### [Text under study]
%%

State v. Lozier, 101 Ohio St.3d 161 (Ohio 3/3/2004)

Decision Date03 March 2004
Docket NumberNo. 2002-0900.,2002-0900.
Citation101 Ohio St.3d 161,2004 Ohio 732
PartiesThe State of Ohio, Appellant, v. Lozier, Appellee.
CourtOhio Supreme Court

Robert D. Rinfret, Holmes County Prosecuting Attorney, and Jeffrey A. Mullen, Assistant Prosecuting Attorney, for appellant.

J. Dean Carro, for appellee.

Jim Petro, Attorney General, Douglas R. Cole, State Solicitor, and Rebecca L. Thomas, Assistant Solicitor, urging reversal for amicus curiae Ohio Attorney General.

David H. Bodiker, Ohio Public Defender, and Stephen P. Hardwick, Assistant Public Defender, urging affirmance for amicus curiae Ohio Public Defender.

PFEIFER, J.

Factual and Procedural Background

{¶1} On February 14, 2001, the Holmes County Grand Jury indicted defendant-appellee, Chad A. Lozier, for trafficking in drugs in violation of 2925.03(A). All five counts against appellee contained a specification that appellee sold drugs within the vicinity of a school, which enhances the penalty under R.C. 2925.03(C)(5)(b). Count 4 was eventually dismissed. Appellee withdrew his initial plea of not guilty and entered pleas of no contest to the remaining counts.

{¶2} The sales at issue occurred at appellee's former home, which is located approximately 745 feet from the Holmes County Job and Family Services building. That building housed, on its third floor, a remedial education program known as "Project Stay." The state stipulated that it had no evidence that appellee knew of the existence of Project Stay and that there was nothing to mark it or to identify it as a school to the public.

{¶3} The trial court ruled that Project Stay was, in fact, a school. The court also ruled that whether appellee knew that he was selling drugs in the vicinity of the school was irrelevant, since the specification for trafficking within the vicinity of a school is written in terms of strict liability. Appellee was convicted on four counts of trafficking with the sentence-enhancement specifications.

{¶4} Appellee appealed from his convictions to the Fifth District Court of Appeals, arguing that the trial court had erred in finding that R.C. 2925.03(C)(5)(b) imposes strict liability. The appellate court agreed and reversed the judgment of the trial court, concluding that the culpable mental state associated with R.C. 2925.03(C)(5)(b) is "knowingly."

{¶5} Upon the state's motion, the court of appeals certified a conflict between its holding and the holding of the Ninth District in State v. Rogers (Apr. 14, 1999), Summit App. No. 19176, 1999 WL 239100. In its motion to certify a conflict in the court of appeals, the state argued that "the issue proposed for certification is whether [R.C.] 2925.03(C)(5)(b) is a strict liability statute." Despite its holding that "knowingly" is the culpable mental state for R.C. 2925.03(C)(5)(b), the court of appeals phrased the certified question in terms of recklessness: "Whether the culpable mental state of recklessness applies to R.C. 2925.03(C)(5)(b)?"

{¶6} Recognizing a conflict between appellate districts, this court granted jurisdiction and ordered briefing on that issue. 96 Ohio St.3d 1446, 2002-Ohio-3512, 771 N.E.2d 260.

%%

### [Record excerpts]

%%

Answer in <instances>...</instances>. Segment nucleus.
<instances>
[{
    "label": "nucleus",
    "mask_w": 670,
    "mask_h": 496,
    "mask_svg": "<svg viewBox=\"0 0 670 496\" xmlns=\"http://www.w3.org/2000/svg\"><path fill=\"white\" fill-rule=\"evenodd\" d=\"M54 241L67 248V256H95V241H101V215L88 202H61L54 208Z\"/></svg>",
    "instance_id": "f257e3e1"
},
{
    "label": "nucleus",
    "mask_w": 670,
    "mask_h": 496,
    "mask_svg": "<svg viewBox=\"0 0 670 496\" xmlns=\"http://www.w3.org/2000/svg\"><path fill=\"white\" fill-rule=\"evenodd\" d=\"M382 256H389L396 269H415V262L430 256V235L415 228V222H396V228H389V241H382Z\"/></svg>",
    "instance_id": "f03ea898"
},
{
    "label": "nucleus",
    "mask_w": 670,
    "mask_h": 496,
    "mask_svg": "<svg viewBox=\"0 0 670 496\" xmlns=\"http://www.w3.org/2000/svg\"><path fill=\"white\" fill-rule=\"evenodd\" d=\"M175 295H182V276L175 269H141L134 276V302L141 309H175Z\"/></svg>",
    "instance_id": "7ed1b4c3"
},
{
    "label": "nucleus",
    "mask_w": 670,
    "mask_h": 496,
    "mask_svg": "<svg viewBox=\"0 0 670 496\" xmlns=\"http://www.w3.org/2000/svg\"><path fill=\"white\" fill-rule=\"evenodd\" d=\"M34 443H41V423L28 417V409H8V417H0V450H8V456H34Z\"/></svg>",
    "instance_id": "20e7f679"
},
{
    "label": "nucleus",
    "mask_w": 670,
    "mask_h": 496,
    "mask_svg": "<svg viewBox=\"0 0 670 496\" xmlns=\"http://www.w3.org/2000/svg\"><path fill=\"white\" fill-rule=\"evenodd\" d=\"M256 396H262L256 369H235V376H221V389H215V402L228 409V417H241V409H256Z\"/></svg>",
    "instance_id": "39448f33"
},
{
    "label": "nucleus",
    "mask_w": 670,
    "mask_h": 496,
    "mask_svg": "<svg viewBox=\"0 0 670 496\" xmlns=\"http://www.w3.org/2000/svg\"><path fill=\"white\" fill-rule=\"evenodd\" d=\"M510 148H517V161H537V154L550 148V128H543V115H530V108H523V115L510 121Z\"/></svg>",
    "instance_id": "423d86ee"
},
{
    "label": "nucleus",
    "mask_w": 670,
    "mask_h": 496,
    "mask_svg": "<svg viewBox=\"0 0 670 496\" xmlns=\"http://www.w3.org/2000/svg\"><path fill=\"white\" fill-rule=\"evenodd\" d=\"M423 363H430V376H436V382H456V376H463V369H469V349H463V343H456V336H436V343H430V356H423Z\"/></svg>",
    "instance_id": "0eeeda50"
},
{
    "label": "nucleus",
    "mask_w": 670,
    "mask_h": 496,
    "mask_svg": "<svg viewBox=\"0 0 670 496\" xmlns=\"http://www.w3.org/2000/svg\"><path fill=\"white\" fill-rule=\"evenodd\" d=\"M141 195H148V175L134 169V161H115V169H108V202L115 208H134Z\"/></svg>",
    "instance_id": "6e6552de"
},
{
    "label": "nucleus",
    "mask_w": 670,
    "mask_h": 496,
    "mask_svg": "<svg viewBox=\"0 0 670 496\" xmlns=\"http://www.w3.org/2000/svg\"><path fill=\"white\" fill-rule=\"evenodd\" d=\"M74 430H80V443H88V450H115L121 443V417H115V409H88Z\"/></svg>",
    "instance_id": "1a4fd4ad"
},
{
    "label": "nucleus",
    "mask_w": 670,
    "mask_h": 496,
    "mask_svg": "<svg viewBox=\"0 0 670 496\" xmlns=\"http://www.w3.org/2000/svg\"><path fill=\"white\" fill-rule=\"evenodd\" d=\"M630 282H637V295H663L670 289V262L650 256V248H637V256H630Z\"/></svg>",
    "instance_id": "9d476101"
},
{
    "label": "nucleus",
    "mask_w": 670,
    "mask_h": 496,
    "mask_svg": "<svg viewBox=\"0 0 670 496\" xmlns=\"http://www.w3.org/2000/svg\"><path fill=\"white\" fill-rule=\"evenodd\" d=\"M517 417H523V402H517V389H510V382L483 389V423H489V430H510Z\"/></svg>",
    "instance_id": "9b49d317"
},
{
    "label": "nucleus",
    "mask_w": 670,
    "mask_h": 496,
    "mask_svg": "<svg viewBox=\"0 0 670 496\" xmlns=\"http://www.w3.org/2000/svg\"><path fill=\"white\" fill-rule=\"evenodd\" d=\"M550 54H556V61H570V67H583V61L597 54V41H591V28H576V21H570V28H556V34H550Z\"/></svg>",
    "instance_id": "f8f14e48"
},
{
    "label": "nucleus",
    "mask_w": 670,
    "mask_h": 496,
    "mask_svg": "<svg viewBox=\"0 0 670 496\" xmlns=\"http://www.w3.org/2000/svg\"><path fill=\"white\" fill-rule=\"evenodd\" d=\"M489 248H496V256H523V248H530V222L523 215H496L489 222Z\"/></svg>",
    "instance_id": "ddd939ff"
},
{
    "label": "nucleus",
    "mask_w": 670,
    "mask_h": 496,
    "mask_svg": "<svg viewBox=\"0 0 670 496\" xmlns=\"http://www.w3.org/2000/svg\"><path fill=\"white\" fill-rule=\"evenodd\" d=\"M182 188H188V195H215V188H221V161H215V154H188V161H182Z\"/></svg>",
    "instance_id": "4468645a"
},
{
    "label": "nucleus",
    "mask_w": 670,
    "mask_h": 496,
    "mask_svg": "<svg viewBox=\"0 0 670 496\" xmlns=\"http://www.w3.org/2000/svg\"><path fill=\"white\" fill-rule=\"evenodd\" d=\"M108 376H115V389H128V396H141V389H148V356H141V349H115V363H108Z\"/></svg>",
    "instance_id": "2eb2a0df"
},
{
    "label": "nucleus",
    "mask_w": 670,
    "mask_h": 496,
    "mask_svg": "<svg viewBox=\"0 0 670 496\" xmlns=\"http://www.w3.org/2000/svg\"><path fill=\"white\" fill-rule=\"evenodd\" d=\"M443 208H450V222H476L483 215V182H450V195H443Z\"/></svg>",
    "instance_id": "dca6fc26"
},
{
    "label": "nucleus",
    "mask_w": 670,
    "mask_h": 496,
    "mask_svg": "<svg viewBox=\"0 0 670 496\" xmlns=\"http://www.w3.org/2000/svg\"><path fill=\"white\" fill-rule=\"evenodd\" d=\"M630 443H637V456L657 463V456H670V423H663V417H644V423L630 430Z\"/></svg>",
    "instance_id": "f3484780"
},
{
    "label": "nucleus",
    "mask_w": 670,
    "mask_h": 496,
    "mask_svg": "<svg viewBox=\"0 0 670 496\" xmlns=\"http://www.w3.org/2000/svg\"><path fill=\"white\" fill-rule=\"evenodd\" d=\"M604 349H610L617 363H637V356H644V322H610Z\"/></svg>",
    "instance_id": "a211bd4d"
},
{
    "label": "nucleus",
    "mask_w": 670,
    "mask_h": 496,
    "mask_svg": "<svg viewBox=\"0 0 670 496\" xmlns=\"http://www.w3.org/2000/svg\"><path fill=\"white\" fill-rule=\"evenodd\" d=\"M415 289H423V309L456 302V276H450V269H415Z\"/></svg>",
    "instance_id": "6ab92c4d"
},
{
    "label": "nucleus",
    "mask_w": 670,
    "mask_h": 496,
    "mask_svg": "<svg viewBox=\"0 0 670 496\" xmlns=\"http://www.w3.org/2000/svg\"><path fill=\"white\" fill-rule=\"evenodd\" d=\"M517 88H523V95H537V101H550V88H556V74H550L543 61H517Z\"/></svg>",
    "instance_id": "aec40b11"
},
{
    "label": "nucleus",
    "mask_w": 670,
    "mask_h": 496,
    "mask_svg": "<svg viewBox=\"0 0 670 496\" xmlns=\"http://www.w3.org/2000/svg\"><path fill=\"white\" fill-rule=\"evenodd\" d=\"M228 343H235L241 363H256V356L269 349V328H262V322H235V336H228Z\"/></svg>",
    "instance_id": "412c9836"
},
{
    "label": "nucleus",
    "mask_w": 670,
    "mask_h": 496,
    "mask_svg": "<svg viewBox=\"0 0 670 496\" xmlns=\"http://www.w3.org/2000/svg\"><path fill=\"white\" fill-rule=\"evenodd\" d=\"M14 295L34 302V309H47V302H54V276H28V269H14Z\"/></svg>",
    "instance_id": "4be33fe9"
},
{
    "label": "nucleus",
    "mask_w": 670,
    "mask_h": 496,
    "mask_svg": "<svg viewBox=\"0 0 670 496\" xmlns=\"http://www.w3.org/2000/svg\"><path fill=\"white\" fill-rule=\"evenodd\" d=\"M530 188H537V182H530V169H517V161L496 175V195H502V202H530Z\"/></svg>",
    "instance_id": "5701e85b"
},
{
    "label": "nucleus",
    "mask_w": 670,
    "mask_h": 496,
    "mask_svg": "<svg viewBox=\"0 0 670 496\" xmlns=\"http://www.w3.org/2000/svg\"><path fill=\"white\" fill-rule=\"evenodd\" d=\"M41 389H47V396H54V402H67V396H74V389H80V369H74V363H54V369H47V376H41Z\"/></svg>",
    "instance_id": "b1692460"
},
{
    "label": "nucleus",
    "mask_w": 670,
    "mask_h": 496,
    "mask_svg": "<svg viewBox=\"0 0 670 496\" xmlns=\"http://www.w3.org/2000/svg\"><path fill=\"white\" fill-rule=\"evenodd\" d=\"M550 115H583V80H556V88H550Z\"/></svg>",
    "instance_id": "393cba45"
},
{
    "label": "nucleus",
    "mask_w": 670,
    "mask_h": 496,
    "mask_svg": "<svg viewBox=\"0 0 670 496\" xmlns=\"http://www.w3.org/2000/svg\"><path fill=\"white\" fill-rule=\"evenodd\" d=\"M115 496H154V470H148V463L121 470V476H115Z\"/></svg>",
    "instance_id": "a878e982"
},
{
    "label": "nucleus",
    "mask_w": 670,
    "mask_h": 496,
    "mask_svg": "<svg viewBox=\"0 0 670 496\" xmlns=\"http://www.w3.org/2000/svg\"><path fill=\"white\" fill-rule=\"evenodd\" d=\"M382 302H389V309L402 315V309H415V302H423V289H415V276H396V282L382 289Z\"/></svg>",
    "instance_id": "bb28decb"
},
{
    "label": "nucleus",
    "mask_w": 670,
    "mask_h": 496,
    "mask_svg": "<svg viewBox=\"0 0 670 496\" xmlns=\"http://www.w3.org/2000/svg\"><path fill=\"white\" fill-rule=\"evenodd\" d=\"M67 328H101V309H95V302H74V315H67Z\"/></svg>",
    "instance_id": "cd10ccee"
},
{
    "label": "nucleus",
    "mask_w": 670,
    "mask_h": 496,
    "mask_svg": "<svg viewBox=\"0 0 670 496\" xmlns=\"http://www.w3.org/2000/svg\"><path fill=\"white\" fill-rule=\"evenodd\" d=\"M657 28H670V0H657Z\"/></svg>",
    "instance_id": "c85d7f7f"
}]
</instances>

%%

### [Problem requirements]
Answer these questions from the State v. Lozier opinion, using the same numbers for your answers.
1. How far was the appellee's former home from the Holmes County Job and Family Services building?
2. Which count against the appellee was eventually dismissed?
3. The court of appeals certified a conflict between its holding and a holding of which district?

### [Reply]
1. Approximately 745 feet.
2. Count 4.
3. The Ninth District, in State v. Rogers.